- WHAT THIS EXERCISE ASKS
**A.** From the passage on Canadian mergers and acquisitions, copy the part that opens with the words containing "Companies in many" and closes with "despite the slow-growth environment.".
**B.** Pick up the passage on Canadian mergers and acquisitions after its final sentence and keep writing.

A decade after a flurry of corporate takeovers spurred worries that deep-pocketed foreign giants would turn Canada into a branch-plant economy, precisely the opposite story is playing out across North American markets.

Canadian companies are bulking up to global scale through a spate of bold mergers and acquisitions. This week, Potash Corp. of Saskatchewan Inc. and Agrium Inc. of Calgary announced that they are joining forces to create the world's largest crop-nutrient company. A few days before, Enbridge Inc. of Calgary unveiled a U.S. deal that will result in North America's biggest energy infrastructure firm. And just a couple of weeks prior to that, Quebec-based Alimentation Couche-Tard Inc. completed a super-sized U.S. acquisition of its own to become the continent's No. 1 operator of convenience stores.

The outburst of deal making over the past month follows a year in which the value of Canadian direct investment abroad surged to its highest level ever. Flush with cash but faced with sluggish growth prospects at home, domestic companies are eager to find new ways to expand their sales and profits. Many are taking advantage of accommodating markets to buy foreign assets and add unprecedented heft.

Corporate Canada's appetite for growth has its risks, especially in a stock market that seems fully valued. However, it's a logical reaction to two global trends – agonizingly slow economic growth coupled with record-low interest rates.

Companies in many countries have responded to those twin factors by doing what comes naturally. They've used cheap money to take over rivals, thus boosting the acquirer's revenue despite the slow-growth environment.

- DATA SECTION

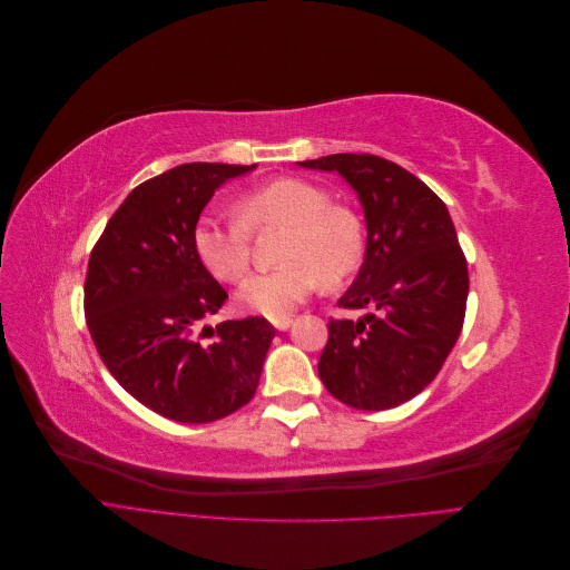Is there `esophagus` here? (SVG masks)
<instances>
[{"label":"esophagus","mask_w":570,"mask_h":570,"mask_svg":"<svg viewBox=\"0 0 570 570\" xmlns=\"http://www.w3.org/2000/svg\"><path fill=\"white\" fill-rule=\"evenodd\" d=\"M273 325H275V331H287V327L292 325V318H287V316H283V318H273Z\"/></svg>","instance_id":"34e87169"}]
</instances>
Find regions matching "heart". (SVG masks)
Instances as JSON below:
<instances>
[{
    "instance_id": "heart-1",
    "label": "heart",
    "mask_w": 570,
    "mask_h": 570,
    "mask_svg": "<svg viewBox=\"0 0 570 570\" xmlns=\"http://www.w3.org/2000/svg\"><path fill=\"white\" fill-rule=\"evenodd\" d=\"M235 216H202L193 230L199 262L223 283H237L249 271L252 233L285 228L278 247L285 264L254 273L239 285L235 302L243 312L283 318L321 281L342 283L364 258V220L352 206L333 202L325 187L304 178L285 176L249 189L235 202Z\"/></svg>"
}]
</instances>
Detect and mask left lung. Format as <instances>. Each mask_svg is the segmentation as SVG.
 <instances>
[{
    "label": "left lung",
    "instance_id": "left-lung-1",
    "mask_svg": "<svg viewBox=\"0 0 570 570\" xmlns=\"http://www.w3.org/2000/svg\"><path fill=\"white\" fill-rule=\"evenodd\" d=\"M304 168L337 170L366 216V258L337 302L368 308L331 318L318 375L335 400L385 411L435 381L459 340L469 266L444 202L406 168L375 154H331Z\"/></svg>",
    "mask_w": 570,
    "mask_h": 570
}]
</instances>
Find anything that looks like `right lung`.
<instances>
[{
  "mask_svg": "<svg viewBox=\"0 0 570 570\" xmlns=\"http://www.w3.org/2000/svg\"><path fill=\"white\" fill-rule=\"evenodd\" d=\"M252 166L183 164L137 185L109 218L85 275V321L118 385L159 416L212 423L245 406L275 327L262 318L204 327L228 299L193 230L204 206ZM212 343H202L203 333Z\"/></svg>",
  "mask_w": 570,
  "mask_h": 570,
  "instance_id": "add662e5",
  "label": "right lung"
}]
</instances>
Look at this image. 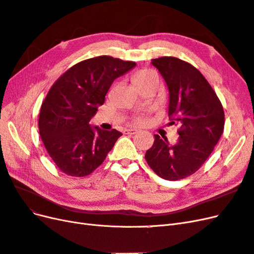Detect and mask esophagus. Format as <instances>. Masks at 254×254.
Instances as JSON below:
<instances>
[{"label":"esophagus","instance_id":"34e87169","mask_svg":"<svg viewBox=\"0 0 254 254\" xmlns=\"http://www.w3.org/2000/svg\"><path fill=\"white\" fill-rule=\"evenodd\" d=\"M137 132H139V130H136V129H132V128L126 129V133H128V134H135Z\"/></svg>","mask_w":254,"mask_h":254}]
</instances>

- RESULTS FOR THE EXERCISE
**A.**
Companies in many countries have responded to those twin factors by doing what comes naturally. They've used cheap money to take over rivals, thus boosting the acquirer's revenue despite the slow-growth environment.

**B.**
The international urge to merge boosted global mergers and acquisitions activity to a record $5-trillion (U.S.) in 2015, according to analysts at JPMorgan Chase. "As corporations seek external growth, businesses are increasingly turning to cross-border transactions," they note in a report published early this year.

But the Canadian passion for foreign deal making is unusual even in a world where everyone is playing much the same game. In a Deloitte survey this year, Canadian executives topped the globe in terms of their level of interest in doing outbound M&A.

Canada already leads in terms of doing deals in the crucial U.S. market. According to law firm Paul Weiss, Canadian companies and funds have completed more than $93-billion in U.S. mergers and acquisitions over the past 12 months, putting them ahead of both German and Chinese acquirers.

It's a remarkable outburst of activity. And it all stands in stark contrast to the dark days of 2006.






The great hollowing out

The takeover frenzy of a decade ago was driven in large part by the rise of China. As companies scrambled to fill the Asian giant's seemingly bottomless appetite for raw materials, Canadian miners and steel makers became some of the world's hottest assets.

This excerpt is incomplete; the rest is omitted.